East Point is home to nearly 35,000 residents and touches elbows with the Hartsfield-Jackson International Airport. 

As mayor, Ingraham’s top priorities are clear: inclusion and equity.

At the beginning of her tenure, East Point was designated a “Welcoming City” through the AARP Network of Age-Friendly States and Communities which emphasizes making communities — including its resources and infrastructure — accessible for all abilities.

“I know that our diversity is our strength,” Ingraham said. “We really strive to have a thriving, bright, vibrant, safe city where everyone feels valued and included and where equity and inclusion are really a part of the fabric of our city.”

“Service is the rent we pay for our room here on Earth,” Ingraham said. “That’s a Shirley Chisholm quote that I live by.” (Photo courtesy of the City of East Point)

However, East Point wasn’t always welcoming. The city’s history is told through extensive research in 2008 by Georgia State graduate student Lisa Shannon-Flagg

In 1912, East Point City Council passed an ordinance forcing Black residents to leave their homes and move to a 45-acre plot, creating a segregated community called East Washington. 
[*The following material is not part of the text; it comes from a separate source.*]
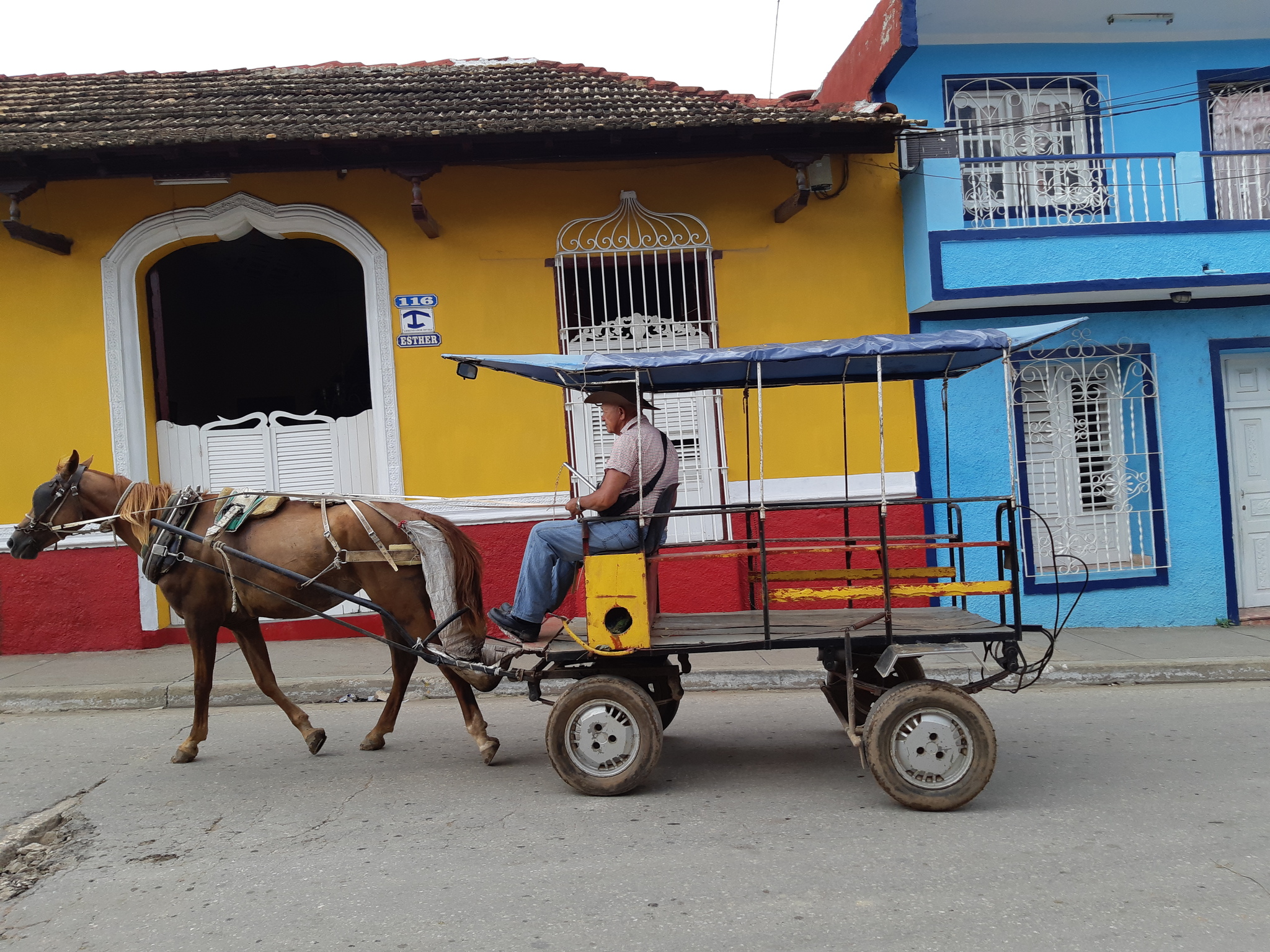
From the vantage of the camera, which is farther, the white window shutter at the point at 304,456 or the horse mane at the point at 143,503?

The area was surrounded by multiple surrounding factories, which led to a new name, “Stinktown.”

“To call it substandard housing is speaking too highly of it,” Ingraham said. “Unfortunately, that [zoning practice] spread out to the city, to other areas where industrial uses are close in proximity to residential zoning districts. Having inherited those decisions, it’s critically important that we look at more equitable industrial land use.”
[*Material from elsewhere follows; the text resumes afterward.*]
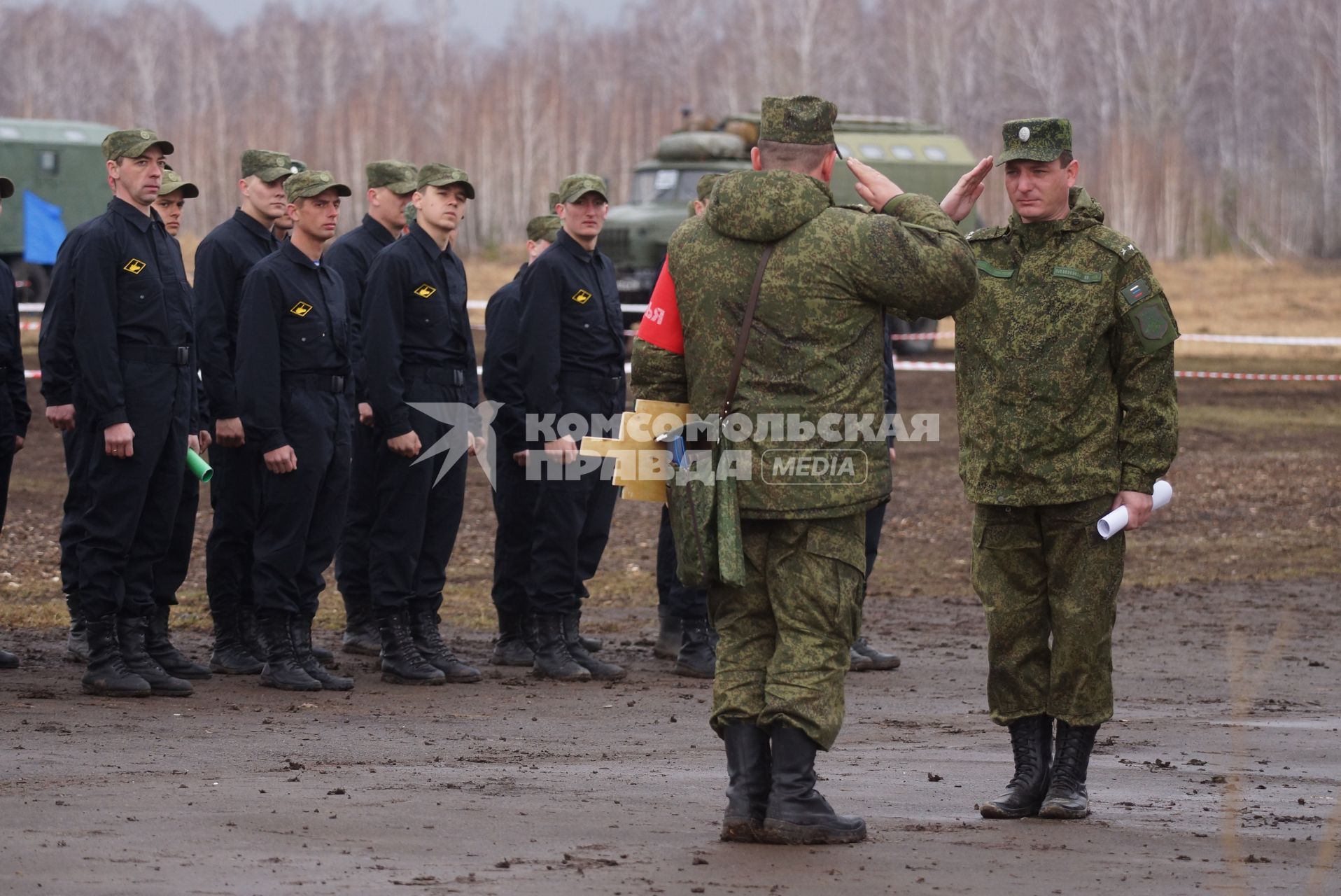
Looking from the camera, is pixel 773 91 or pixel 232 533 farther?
pixel 773 91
Needless to say, environmental justice is on the top of Ingraham’s list.

In February 2020, Ingraham placed a moratorium on industrial use in the city. The moratorium was lifted in December of the same year after the city adopted eight ordinances, including a stipulation that bars any new industrial use within one mile of residential zoning.

With all new development, Ingraham’s top priority is its benefit to the community.

“Are they going to be having jobs that provide livable wages? Are they going to hire East Point residents?” she said. “I’m interested in responsible developers, people who not only want to build buildings but want to build communities. Because whatever you build, it is centered around people.”

Another key piece of a prosperous community is healthy residents. 

Ingraham started the 90-day Healthy Point initiative, which includes workouts with the mayor or council three times a week, cooking demonstrations with celebrity chefs and healthy movie nights.

“It is really important for me that regardless of a person’s size or weight, that they feel like health is attainable,” she said. “A lot of times, it’s not just about the physical, it’s about making up your mind and really deciding that health is important. It’s critically important that we ensure that people understand that health is attainable and it can be fun.”

When asked to choose a word to describe her time as mayor, Ingraham chose “people-focused.” 

“It’s important to put people over politics, party and profit,” she said. “We have to lead with people in mind. That is my commitment, and that has been my commitment to the people of East Point.”